Daily Kos
Political analysis and other daily rants on the state of the nation

Monday | October 28, 2002

Republican glee at Wellstone's death

To start off, I must commend many of the Republican posters on my comment board who were properly (with one exception) respectful of Wellstone's passing. I don't mean this post to be a blanket indictment of all Republicans, since many are capable of using reason and showing compassion. That said, I received this from a reader:

A tribute to the republicans who show such class during this global tragedy. I work on a trading floor and am surrounded by republicans. I could see the glee on their faces when they heard that Wellstone was dead. This glee was surpassed only when they heard that Ted Kennedy was campaigning with Wellstone (they thought he might be on the plane as well). Of course one of them made a trifecta type remark. I wanted to slug them. Now of course they are all joking around and speculating how they are going to destroy the world with a republican majority. [...] So I pay my respects to Wellstone and his family. I condemn the republicans on my floor for being who they are and proving to me that they are despicable, meaningless, heartless pigs.
Another reader wrote:
Am I the only one who thinks the President's reaction to Sen. Wellstone's death was slightly ungracious?

Let's parse his words, shall we? "A man of deep conviction, a plain-spoken fellow who did his best for his state and country."

That's about the faintest praise he could come up with, especially in light of the Presiden't well-known penchant for bestowing benedictions like "he's a good man" on sundry conservative allies.

"A man of deep conviction"? Sounds complimentary, but is really a neutral comment when you think about it. "Plainspoken"? Might be a compliment in G.W.'s vocabulary, but is hardly effusive praise.

"Did his best for his...country"? This line reminds me of a code phrase that employers in Germany use when writing references for really incompetent employees: "Mr. So-And-So consistently gave his best effort to the limits of his abilities."

As if I didn't have enough reasons to dislike the man.

Bush has been surprisingly silent on the matter, especially considering how he loves to tug on heart strings (looking into people's souls, and all). I'm convinced that any sorrow Bush may have exhibited was related not to Wellstone's death, per se, but to the fact that there's no chance they can retake his Senate seat. Bush certainly disliked Wellstone, unlike most Congressional GOPers who seemed genuine in their sorrow for the well-respected, well-liked Wellstone.

Back in Minnesota, GOP leaders are already back to politicking before Wellstone is even laid to rest.
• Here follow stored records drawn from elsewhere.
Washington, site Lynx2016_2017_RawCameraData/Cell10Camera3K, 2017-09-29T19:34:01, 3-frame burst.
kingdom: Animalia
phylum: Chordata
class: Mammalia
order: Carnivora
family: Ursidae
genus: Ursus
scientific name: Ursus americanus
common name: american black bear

In all fairness to the GOP, it faces a no-win situations -- sit back and suspend your campaign, and you suffer Ashcroft's fate. However, as much as I hate Ashcroft, at least he lost with dignity and class. I can't imagine how the GOP's way-too-early return to politics can help its efforts in Minnesota or even in places like South Dakota or Missouri. At the very least, they could've waited until Wednesday to start attacking Mondale's record to avoid seeming so crass.